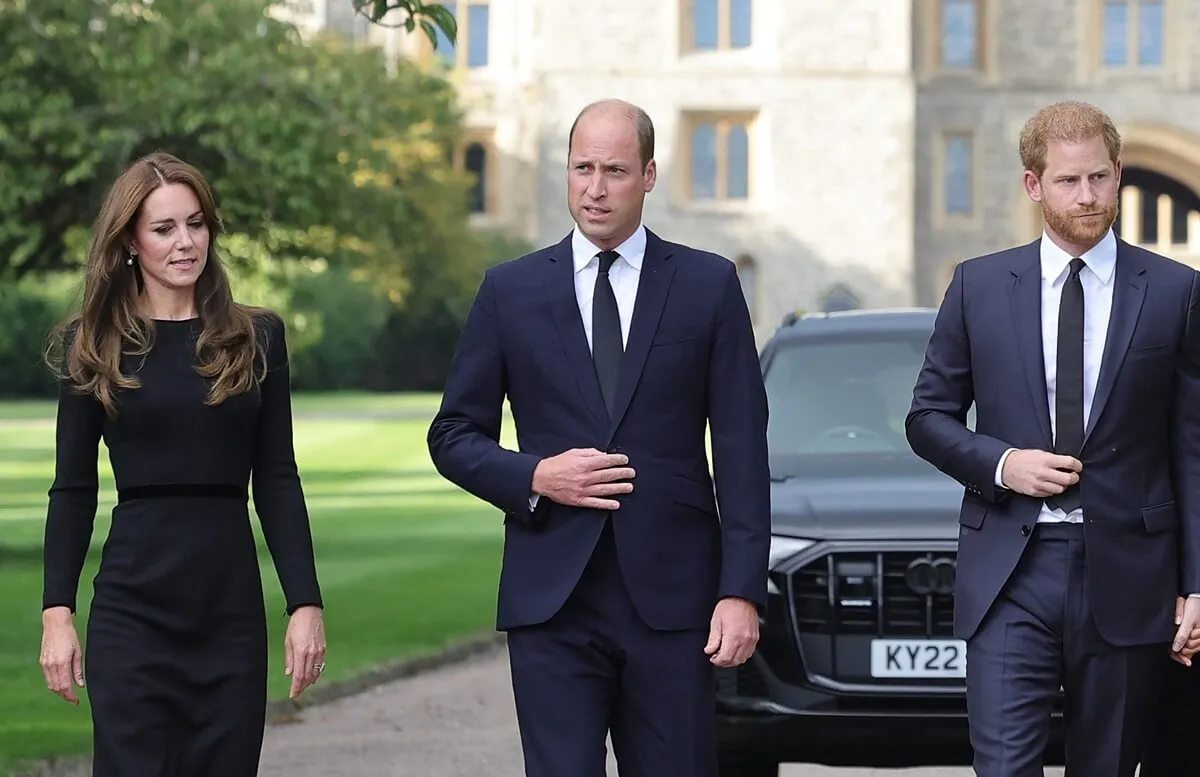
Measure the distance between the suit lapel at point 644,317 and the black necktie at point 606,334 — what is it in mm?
22

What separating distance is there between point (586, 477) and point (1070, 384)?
45.8 inches

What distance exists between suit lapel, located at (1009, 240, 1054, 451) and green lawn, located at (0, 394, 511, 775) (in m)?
4.40

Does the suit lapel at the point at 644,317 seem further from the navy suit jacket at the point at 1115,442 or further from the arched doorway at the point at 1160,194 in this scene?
the arched doorway at the point at 1160,194

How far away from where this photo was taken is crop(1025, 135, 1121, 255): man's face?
5.14 m

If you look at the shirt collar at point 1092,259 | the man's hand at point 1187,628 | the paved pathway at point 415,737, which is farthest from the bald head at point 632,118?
the paved pathway at point 415,737

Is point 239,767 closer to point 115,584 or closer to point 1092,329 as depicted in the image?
point 115,584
--------
Exercise objective:
Present every line of the data above as a numbered list, skipping the blank lines and omitting the picture.

Exercise response:
1. Measure the distance between the suit lapel at point 644,317 and the black necktie at point 606,334 — what is it in mm?
2. 22
3. What separating distance is there between point (586, 477) and point (1070, 384)?
4. 45.8 inches
5. What distance exists between suit lapel, located at (1009, 240, 1054, 451) and green lawn, located at (0, 394, 511, 775) (in m)?
6. 4.40
7. Does the suit lapel at the point at 644,317 seem further from the navy suit jacket at the point at 1115,442 or further from the arched doorway at the point at 1160,194 in this scene?
8. the arched doorway at the point at 1160,194
9. How far away from where this photo was taken is crop(1025, 135, 1121, 255): man's face?
10. 5.14 m
11. If you look at the shirt collar at point 1092,259 | the man's hand at point 1187,628 | the paved pathway at point 415,737, which is farthest from the bald head at point 632,118?
12. the paved pathway at point 415,737
13. Is point 239,767 closer to point 115,584 or closer to point 1092,329 as depicted in the image?
14. point 115,584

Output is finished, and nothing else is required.